This gorgeous treat is so mind-numbingly easy to make. There are no excuses. Pretend there are sports to watch this weekend and feast on some buffalo chicken dip in a homemade boule.
Ingredients
1 homemade bread boule (the No Knead bread recipe is PERFECT for this)
2 cans cubed chicken (you know, the kind you stocked up on whilst panic buying canned goods at Costco)
1 cup buffalo sauce (I used 2/3 medium and 1/3 hot)
1 cup ranch
1 package cream cheese, 8 oz
A handful of chopped green onions
1 cup of shredded cheese (I only had cheddar on hand, but most recipes call for Colby Jack or Pepper Jack for that extra spice)
Instructions
- The night before, make the dough for your homemade bread boule. I’m not kidding, it’s elementary level baking. Like, 5% investment with a guaranteed 100% return. Can’t beat those odds.

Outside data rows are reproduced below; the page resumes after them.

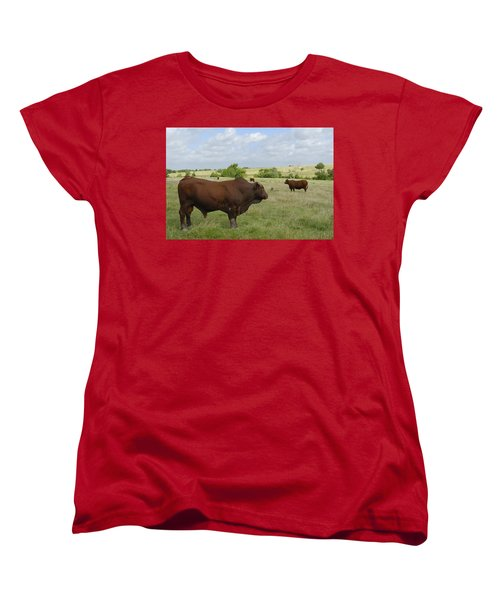 Women's T-Shirt (Standard Cut) featuring the photograph Bull And Cattle by Charles Beeler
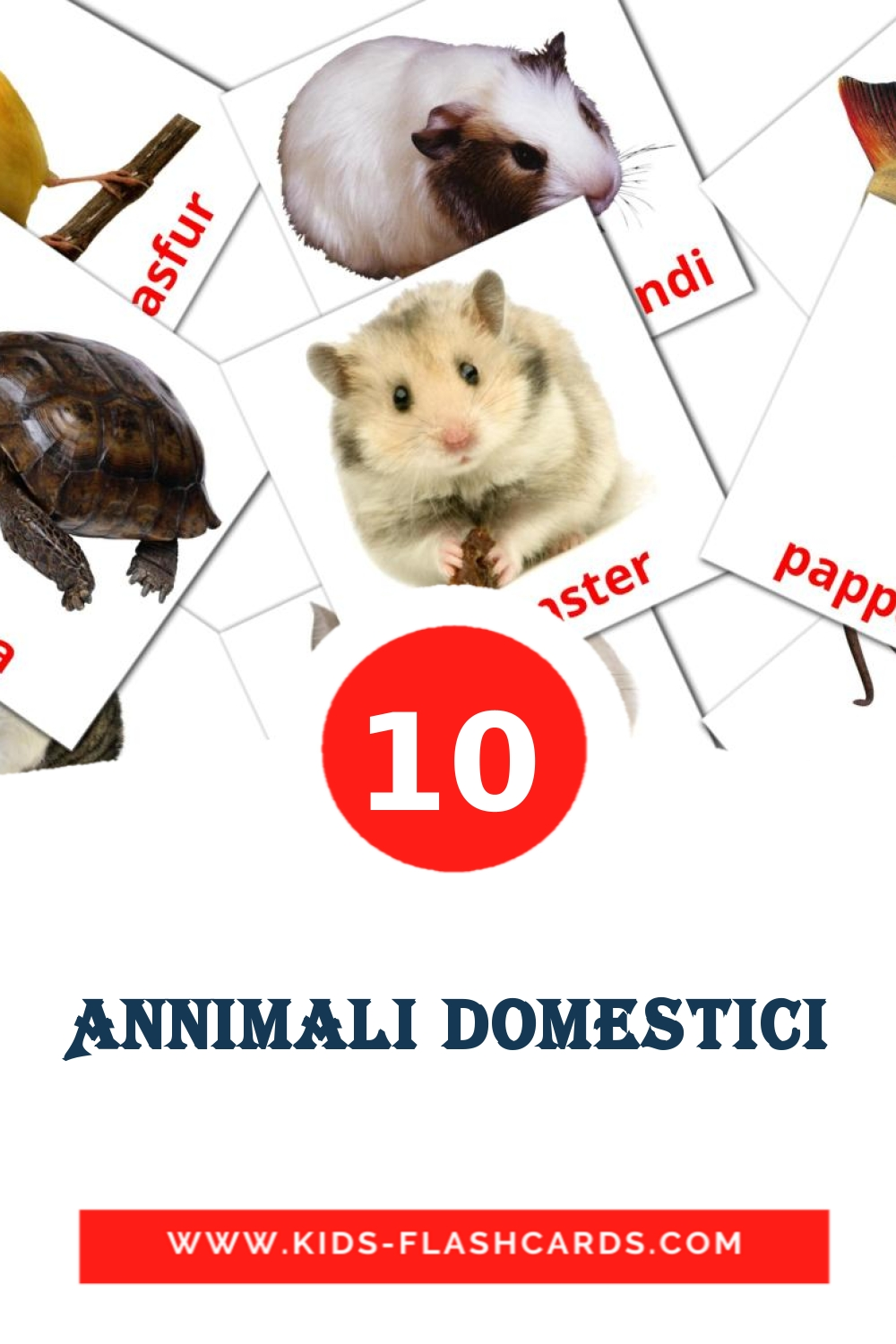 10 Annimali domestici Picture Cards for Kindergarden in maltese
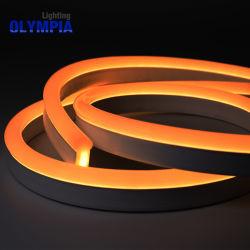 Striscia al neon flessibile di SMD5050 IP68 LED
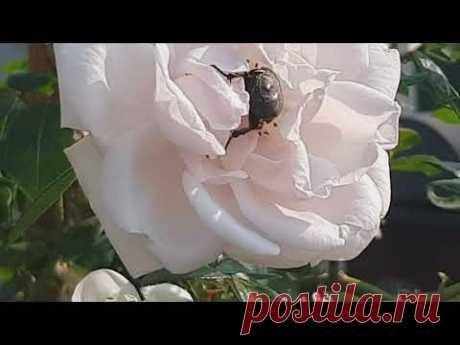 Баковая смесь от бронзовок и алёнок на розах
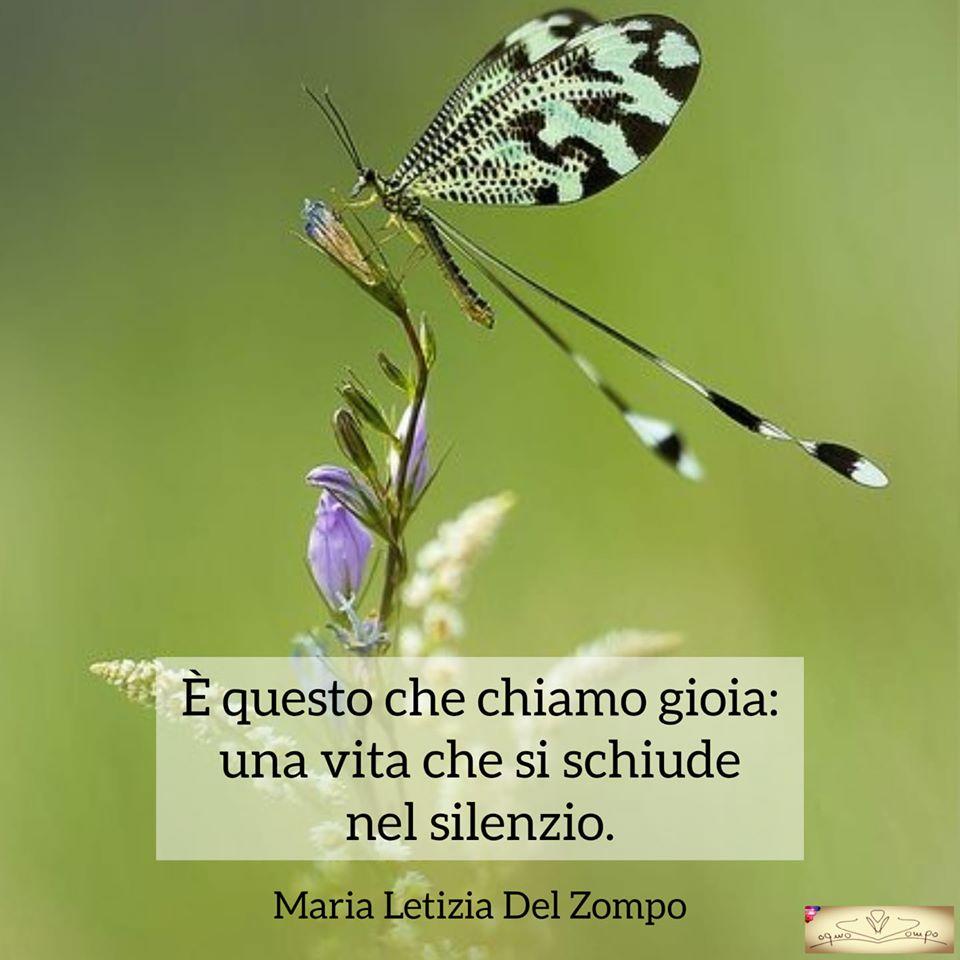 Poesie sulla gioia e la felicità - è questo che chiamo gioia - Maria Letizia Del Zompo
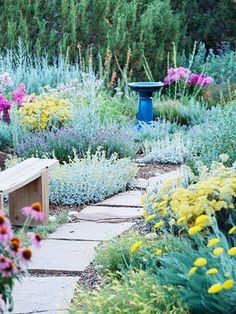 Garden Planning Tough-as-Nails Perennial Garden Plan Catmint >> Lavender cotton >> 'Moonshine' yarrow >> 'Munstead' lavender >> Penstemon >> Phlox >> Purple coneflower >> - Keep the color coming all season long with this easy-care garden. Perennial Garden Plans, Drought Tolerant Landscape, Perennial Gardens, Drought Resistant Plants, The Secret Garden, Design Jardin, Xeriscaping, Garden Cottage, Garden Bed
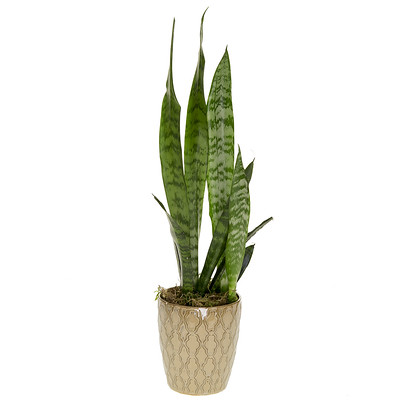 The humble but sturdy Sanseveria (Snake Plant or Mother-in-Law's Tongue). A beautifully tall plant, this also comes in shorter varieties. The plant prefers bright or indirect light, and infrequent watering. The sunnier the location, the more water it requires.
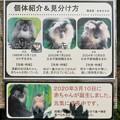 Photos: シシオザルの説明板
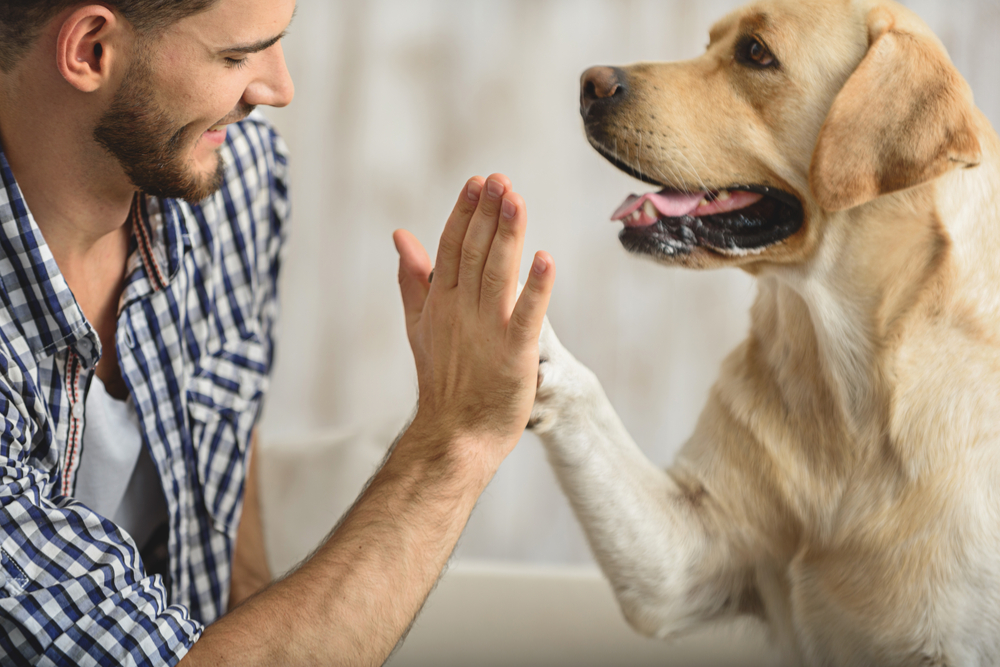 Pet of the Month - My Pets Animal Hospital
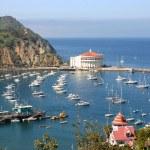 Catalina Island — Stock Photo #14497739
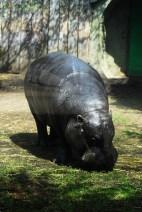Mini Hippo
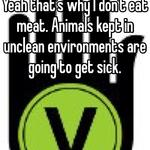 Yeah that's why I don't eat meat. Animals kept in unclean environments are going to get sick.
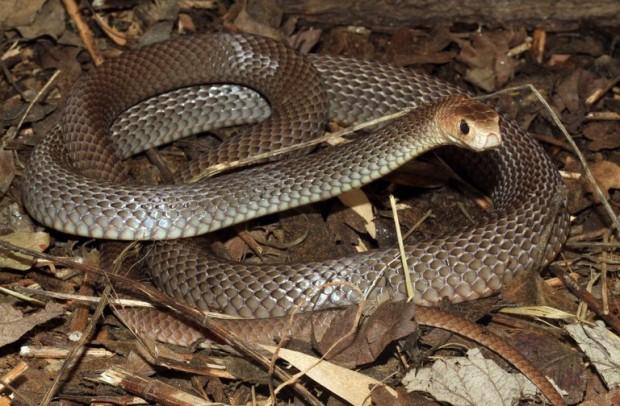 İşte dünyadaki en zehirli 10 yılan türü 5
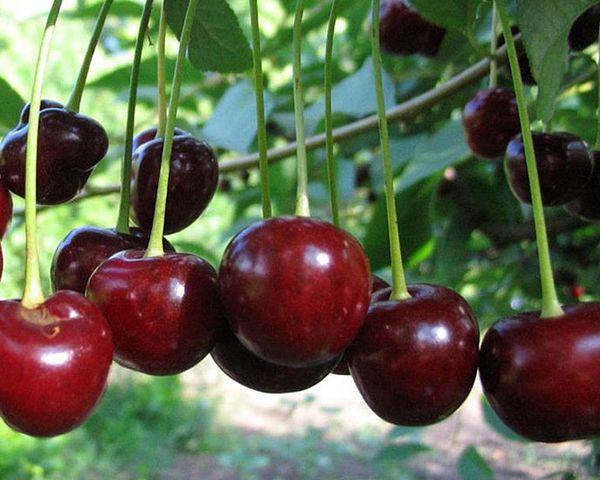 Ягоды вишни Молодежная созревают в конце июля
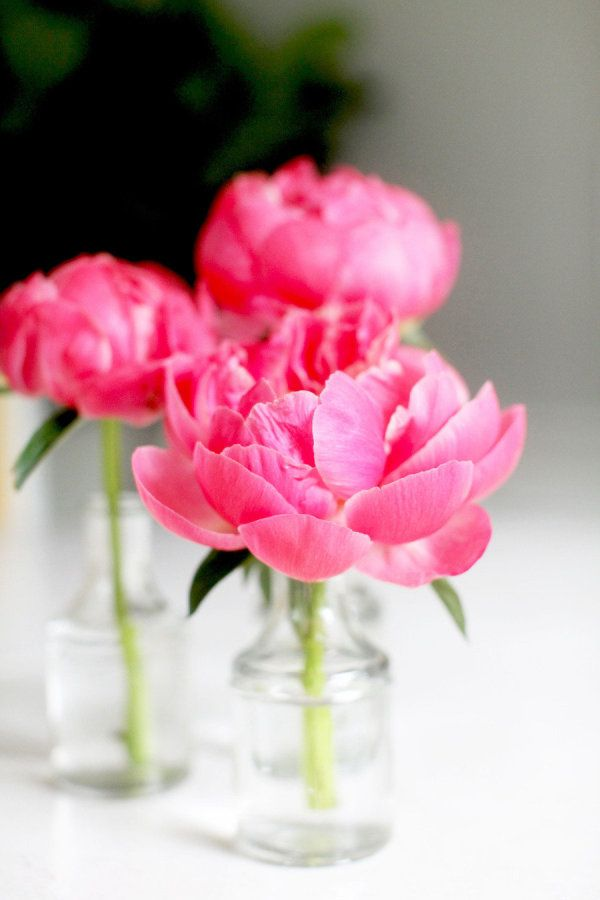 Diy Flower Arrangement Peonies 3 Ways Deko Moodboards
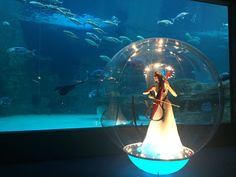 Whether you need to impress 20 or 2 000 guests, the Two Oceans Aquarium is the best function venue in Cape Town. Ocean Aquarium, Cape Town, Oceans, Two By Two, Events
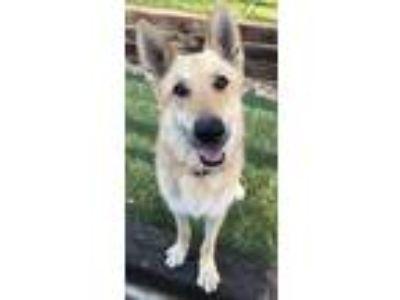 Adopt Libby a German Shepherd Dog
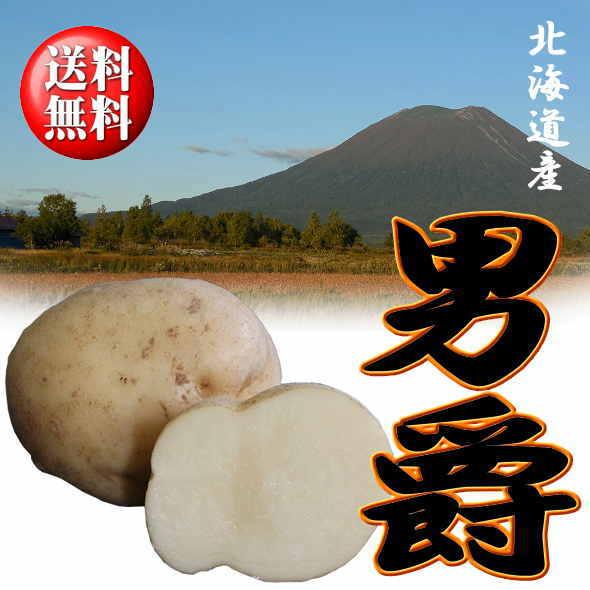 北海道産 じゃがいも「だんしゃく」 Lサイズ 10kg【送料無料】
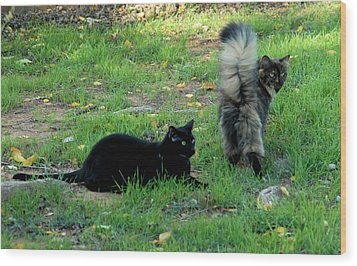 Cat Tails Wood Print by Cheryl Poland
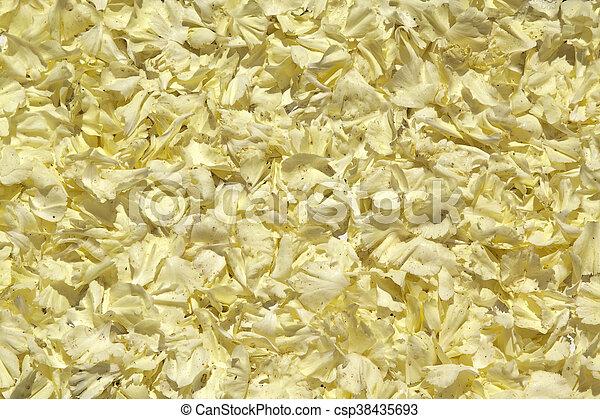 pétales, bis, jaune - csp38435693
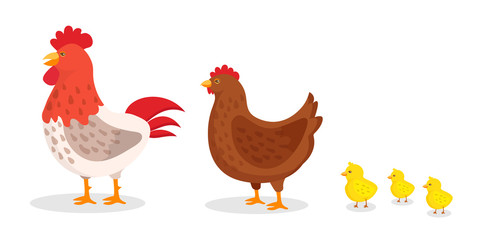 Baby Chicken Clipart photos, royalty.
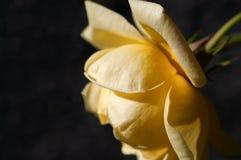 在黑色背景的黄色花 库存照片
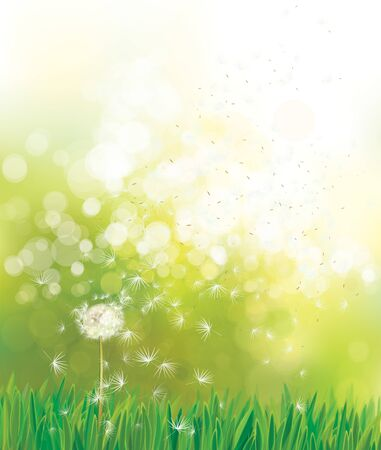Vektorfrühlingsgrüner Hintergrund, weißer Löwenzahn im Sonnenschein.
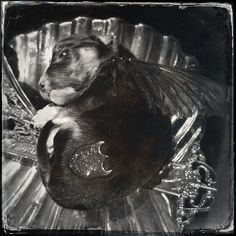 Puppy . Julia deVille Degustation at NGV #melbournenow   Flickr - Photo Sharing!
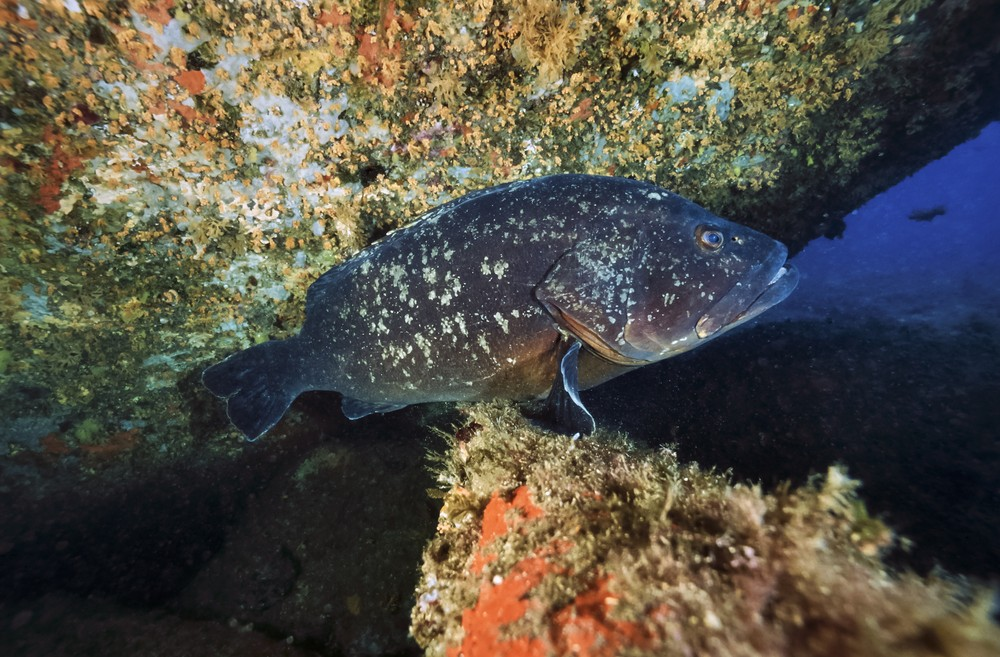 Mediterranean Sea grouper. Photo via Shutterstock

- When you wake up, bake the bread.
- After you’ve taken your bread out of the oven, reset/preheat the oven temperature to 400°F.
- In a medium sauce pan, combine chicken, buffalo sauce, ranch, cream cheese, and 1 cup of shredded cheese. Stir until well combined.
- Once the dip starts looking cohesive, dump the green onions in, give it a couple of good stirry stirs, and then take off the heat.
- Place the dip into a baking dish and bake in 400°F for 15-20 minutes.
- While your dip is baking, cut a lid off your boule.
- Hollow out your boule and set the bread aside. Spoiler alert: we are going to toast this bread to serve with the dip.
- Take the dip out of the oven, and let cool. Set the oven to 350°F. After it’s stopped sizzling, scoop the dip into your hollowed bread boule.
- Sprinkle some remaining shredded cheese on top of your dip.
- Place the boule with the dip and the bread from the boule on a cookie sheet and toast in the oven for 3-5 minutes.
- Take an Insta-worthy photo of your masterpiece.
This is my first time making dip in a bread boule, and I’m hooked. No fancy gadgets needed. Just a stove top and your oven. Shout out to the oven for being such a POWERHOUSE kitchen essential in quarantine.
As folks start to gather in public (or private) spaces again where this dip may be making an appearance, please be mindful of regular hand washing/contact precautions and respecting people’s boundaries. Understanding the amount of risk you bring to the table and how that can affect others is paramount to begin our slow assimilation to the “New Normal.” Because like it or not, I don’t think things will ever be the same.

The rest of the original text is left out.